- Brano di partenza -
* * * * * * *
Sfera Ebbasta? Rappresenta il nulla in cui vivono i nostri figli

Parliamoci chiaro. Se vai a vedere uno che si chiama Sfera Ebbasta il minimo che ti può capitare è che finisci all’ospedale. Certo morire in un sabato sera non è il massimo, e certo non è quello che ci si auspica, ma una caduta, uno scivolone, uno stato di confusione che ti porti al pronto soccorso se ascolti Sfera Ebbasta può anche far bene. Almeno ci sono psicologi e psichiatri che magari che ti possono salvare la vita. Perché Sfera Ebbasta rappresenta il niente che i nostri figli ingollano come pastiglie con il nostro consenso. Schiere di intellettuali e opinionisti sinistrati hanno detto la loro ovunque: hanno scomodato i testi di Rolling Stones, Beatles, Lou Reed per tentare di farci comprendere come il maledettissimo sia sempre esistito.

Già. Essere maledetti. Ma Sfera Ebbasta e chi lo ascolta, che siano ragazzini o meno, non è essere maledetti: è essere completamente inetti. Bastano due strofe in rima rap, basta immergere Jovanotti nel siero della verità, ed ecco che quattro parole diventano trap, due catene e un orologio d’oro diventano un trapper. Se compri un biglietto, lo cerchi, lo paghi, ti prepari per la serata, prendi la macchina o il motorino per andare in un locale ad ascoltare Sfera Ebbasta è giusto che ogni tanto accada una tragedia per farci comprendere che la tragedia non è quella dei muretti che crollano, ma è quella dei cervelli che cadono.
* * * * * * *
(Voci di dati memorizzate)
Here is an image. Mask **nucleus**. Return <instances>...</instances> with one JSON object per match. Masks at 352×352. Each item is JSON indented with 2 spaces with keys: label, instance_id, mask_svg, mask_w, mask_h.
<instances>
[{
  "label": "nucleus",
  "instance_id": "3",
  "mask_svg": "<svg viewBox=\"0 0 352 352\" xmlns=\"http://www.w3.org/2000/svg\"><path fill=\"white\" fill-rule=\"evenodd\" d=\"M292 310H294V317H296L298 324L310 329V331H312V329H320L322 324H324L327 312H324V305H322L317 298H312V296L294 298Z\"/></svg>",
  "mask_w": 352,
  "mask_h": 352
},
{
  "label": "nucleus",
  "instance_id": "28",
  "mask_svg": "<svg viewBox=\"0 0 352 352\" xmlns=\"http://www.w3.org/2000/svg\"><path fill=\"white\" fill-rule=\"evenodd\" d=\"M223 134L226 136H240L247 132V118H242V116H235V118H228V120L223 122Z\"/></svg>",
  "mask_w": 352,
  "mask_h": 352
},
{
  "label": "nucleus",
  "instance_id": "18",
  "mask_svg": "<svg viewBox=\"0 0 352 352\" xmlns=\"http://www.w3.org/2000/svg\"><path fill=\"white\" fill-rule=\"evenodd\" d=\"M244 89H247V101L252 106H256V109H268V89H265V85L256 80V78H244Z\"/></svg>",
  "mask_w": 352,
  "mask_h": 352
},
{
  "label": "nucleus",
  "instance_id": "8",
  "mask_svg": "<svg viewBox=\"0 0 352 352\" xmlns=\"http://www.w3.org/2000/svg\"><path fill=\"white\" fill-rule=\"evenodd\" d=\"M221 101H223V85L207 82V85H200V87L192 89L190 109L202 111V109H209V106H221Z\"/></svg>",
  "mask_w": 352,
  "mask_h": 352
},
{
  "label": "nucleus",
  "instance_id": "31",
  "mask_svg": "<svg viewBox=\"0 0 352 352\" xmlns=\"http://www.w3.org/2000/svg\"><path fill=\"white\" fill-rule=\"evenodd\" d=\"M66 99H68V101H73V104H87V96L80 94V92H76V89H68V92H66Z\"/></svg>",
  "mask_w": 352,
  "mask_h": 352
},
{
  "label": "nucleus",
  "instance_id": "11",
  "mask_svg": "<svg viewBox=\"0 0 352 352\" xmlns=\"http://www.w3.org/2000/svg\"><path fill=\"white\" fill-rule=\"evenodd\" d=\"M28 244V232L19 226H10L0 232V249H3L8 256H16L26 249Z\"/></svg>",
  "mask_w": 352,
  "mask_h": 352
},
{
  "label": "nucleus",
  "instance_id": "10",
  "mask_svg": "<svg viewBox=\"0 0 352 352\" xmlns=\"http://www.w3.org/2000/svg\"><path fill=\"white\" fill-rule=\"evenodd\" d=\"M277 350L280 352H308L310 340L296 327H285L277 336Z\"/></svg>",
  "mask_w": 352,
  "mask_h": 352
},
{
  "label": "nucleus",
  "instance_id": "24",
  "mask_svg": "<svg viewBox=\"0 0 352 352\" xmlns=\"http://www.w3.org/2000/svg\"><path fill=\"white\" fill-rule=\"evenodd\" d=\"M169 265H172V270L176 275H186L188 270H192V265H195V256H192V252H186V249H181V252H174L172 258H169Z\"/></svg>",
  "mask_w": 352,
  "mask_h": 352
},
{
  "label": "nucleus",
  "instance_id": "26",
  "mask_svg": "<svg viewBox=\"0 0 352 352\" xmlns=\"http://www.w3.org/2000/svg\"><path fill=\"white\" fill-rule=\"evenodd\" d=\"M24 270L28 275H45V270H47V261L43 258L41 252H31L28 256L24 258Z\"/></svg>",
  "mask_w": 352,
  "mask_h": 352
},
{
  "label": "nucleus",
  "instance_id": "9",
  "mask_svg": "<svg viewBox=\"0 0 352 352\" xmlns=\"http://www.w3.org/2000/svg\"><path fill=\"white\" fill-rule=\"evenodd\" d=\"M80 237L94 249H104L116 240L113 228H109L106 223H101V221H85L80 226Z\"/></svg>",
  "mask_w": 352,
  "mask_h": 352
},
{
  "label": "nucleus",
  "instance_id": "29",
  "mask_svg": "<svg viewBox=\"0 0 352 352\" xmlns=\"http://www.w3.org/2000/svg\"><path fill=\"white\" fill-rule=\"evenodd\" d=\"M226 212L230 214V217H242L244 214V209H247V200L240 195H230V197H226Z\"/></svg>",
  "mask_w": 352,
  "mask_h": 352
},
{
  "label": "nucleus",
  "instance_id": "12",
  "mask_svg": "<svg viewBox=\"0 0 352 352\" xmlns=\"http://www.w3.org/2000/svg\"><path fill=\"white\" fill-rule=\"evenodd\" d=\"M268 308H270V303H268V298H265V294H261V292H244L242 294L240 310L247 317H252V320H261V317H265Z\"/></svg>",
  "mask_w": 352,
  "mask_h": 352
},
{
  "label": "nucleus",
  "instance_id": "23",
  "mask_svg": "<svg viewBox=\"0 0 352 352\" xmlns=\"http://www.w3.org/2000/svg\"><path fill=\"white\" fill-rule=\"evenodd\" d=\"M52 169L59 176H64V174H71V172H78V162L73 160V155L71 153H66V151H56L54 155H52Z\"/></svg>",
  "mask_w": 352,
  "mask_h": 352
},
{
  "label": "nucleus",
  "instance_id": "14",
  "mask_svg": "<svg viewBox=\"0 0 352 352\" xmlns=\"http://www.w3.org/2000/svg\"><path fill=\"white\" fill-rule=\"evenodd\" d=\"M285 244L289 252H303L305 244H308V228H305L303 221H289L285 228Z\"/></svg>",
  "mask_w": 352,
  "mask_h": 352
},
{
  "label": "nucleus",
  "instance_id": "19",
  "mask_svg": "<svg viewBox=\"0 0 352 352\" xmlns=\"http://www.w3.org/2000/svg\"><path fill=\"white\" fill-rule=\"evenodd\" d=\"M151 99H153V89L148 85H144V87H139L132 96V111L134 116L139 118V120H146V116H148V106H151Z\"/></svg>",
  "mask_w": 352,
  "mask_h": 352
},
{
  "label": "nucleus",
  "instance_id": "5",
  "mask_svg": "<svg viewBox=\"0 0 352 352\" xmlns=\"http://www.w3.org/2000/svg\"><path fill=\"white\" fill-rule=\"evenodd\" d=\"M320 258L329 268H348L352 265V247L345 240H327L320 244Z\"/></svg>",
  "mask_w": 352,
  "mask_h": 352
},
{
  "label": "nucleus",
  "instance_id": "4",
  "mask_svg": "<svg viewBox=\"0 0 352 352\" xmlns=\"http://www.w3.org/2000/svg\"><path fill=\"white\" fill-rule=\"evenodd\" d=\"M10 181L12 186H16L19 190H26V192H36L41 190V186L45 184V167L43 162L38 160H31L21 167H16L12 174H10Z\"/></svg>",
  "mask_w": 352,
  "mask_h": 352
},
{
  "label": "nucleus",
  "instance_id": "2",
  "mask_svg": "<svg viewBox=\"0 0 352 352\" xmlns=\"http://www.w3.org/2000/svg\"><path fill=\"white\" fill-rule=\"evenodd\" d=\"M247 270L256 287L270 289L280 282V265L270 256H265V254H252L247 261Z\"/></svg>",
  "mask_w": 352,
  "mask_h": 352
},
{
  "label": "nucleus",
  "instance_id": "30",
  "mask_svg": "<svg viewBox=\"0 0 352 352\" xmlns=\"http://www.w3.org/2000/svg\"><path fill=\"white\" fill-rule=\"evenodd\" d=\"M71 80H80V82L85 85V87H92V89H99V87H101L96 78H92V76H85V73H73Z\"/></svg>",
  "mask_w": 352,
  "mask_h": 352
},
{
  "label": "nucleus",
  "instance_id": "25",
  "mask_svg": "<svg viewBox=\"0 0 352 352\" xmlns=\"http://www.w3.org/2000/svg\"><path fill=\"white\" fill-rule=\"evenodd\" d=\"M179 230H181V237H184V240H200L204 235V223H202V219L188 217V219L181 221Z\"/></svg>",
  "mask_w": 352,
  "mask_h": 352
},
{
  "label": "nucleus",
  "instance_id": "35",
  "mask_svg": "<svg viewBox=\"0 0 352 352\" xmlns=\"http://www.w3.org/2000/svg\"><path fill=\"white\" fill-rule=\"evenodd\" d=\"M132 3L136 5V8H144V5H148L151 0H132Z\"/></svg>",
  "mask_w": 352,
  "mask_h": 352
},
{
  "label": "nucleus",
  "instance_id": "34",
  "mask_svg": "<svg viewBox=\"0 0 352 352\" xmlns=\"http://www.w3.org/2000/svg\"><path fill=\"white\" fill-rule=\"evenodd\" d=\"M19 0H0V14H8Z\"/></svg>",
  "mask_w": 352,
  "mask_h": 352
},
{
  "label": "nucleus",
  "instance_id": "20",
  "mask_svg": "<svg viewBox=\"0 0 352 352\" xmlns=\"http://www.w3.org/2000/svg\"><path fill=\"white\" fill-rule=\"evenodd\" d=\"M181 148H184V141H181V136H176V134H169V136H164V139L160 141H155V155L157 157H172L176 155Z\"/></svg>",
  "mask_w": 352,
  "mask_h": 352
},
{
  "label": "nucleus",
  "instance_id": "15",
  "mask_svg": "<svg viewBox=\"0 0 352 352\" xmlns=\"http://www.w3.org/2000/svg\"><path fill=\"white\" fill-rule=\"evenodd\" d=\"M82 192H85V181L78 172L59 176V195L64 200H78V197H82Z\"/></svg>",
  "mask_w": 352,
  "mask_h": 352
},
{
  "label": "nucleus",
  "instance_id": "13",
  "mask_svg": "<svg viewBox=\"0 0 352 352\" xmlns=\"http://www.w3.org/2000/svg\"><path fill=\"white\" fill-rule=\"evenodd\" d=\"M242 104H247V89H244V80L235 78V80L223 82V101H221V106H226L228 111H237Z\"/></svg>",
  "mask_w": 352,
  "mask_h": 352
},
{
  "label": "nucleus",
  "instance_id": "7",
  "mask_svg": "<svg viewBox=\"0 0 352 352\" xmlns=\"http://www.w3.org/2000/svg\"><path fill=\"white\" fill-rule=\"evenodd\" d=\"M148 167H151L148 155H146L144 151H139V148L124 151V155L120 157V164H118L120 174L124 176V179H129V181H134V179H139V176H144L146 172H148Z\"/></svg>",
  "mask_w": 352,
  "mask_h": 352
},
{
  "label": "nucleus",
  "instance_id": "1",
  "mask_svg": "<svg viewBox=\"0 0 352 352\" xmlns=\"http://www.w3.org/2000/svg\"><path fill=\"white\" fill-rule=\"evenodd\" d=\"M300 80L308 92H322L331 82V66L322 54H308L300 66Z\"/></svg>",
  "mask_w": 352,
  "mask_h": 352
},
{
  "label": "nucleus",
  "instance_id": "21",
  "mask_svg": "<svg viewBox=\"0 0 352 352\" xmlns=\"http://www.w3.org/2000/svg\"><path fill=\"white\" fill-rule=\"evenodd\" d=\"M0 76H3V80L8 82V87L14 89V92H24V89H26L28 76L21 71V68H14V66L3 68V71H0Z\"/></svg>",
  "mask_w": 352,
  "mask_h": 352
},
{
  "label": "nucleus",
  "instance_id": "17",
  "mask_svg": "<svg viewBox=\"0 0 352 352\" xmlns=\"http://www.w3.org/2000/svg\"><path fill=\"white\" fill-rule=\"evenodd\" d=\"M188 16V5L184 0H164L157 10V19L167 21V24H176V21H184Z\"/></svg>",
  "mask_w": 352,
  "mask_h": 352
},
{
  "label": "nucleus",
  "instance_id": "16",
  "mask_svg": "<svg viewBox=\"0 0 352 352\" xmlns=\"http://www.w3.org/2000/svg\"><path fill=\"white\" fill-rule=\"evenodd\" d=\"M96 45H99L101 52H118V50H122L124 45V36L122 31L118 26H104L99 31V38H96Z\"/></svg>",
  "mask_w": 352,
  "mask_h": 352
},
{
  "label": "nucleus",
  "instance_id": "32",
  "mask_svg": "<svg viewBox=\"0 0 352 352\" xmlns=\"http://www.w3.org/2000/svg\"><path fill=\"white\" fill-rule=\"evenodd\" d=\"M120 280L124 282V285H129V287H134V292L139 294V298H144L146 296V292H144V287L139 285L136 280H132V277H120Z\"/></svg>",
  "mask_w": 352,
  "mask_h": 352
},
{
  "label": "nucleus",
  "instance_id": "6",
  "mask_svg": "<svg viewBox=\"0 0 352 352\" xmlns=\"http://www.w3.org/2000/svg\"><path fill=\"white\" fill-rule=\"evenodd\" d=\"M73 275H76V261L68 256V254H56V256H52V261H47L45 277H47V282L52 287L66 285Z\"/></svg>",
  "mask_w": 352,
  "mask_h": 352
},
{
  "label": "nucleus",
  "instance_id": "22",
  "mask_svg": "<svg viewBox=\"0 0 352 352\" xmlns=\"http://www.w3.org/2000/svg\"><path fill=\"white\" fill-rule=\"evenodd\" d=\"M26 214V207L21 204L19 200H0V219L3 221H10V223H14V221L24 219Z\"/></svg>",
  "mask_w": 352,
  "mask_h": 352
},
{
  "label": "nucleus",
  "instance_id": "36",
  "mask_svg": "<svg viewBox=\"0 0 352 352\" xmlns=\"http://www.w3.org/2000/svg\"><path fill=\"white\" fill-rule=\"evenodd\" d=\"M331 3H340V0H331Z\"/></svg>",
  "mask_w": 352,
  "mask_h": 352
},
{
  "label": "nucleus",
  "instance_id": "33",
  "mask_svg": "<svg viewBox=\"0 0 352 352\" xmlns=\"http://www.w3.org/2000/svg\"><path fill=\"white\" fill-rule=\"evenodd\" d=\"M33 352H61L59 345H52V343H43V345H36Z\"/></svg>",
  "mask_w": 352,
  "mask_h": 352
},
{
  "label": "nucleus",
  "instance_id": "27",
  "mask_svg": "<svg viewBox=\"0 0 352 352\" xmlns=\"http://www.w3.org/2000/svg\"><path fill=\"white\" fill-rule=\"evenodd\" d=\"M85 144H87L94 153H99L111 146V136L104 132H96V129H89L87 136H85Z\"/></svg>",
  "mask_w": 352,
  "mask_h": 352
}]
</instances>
* * * * * * *
- Compiti ed esercizi -
1. Stabilisci se le affermazioni (a), (b) e (c) concordano con l'articolo su Sfera Ebbasta, rispondendo sì o no e citando alla lettera le parole decisive. (a) Gli intellettuali hanno richiamato i testi dei Rolling Stones, dei Beatles e di Lou Reed. (b) Chi ascolta Sfera Ebbasta viene definito maledetto. (c) La vera tragedia è quella dei muretti che crollano.
2. Nell'articolo su Sfera Ebbasta, che cosa diventano due catene e un orologio d'oro?
3. Prosegui l'articolo su Sfera Ebbasta a partire dall'ultima frase riportata.
Le voci non hanno alcun ruolo in questo lavoro.

- Risposte all'esercizio -
1.
(a) Sì: "hanno scomodato i testi di Rolling Stones, Beatles, Lou Reed".
(b) No: "non è essere maledetti: è essere completamente inetti".
(c) No: "la tragedia non è quella dei muretti che crollano, ma è quella dei cervelli che cadono".

2. Diventano un trapper.

3.
Non è una questione di biglietti, di uscite di sicurezza, di orari. È il capire che i primi colpevoli siamo noi che permettiamo che questa “cultura” dilaghi. Perché noi tutti viviamo comodi, alla fine. Ed è inutile cercare di aggrapparci a delle scuse.

Siamo tutti colpevoli ma c’è sempre andata bene perché se in Italia deve scapparci il morto per dare attenzione ad un problema decennale, la colpa è anche di tutti noi. Perché in un locale strapieno ci siamo sempre andati e guai se fosse stato vuoto. In un locale dove davano da bere a minorenni anche, ma cosa vai a dire ai titolari/amici “perché gli hai dato da bere che è minorenne?!?”.

Cosa avremmo dovuto fare?!? Denunciare, ma abbiamo fatto finta di niente per quieto vivere, per amicizia e per convenienza perché tutti sanno tutto. Il risultato è Sfera. Il basta dipende da noi.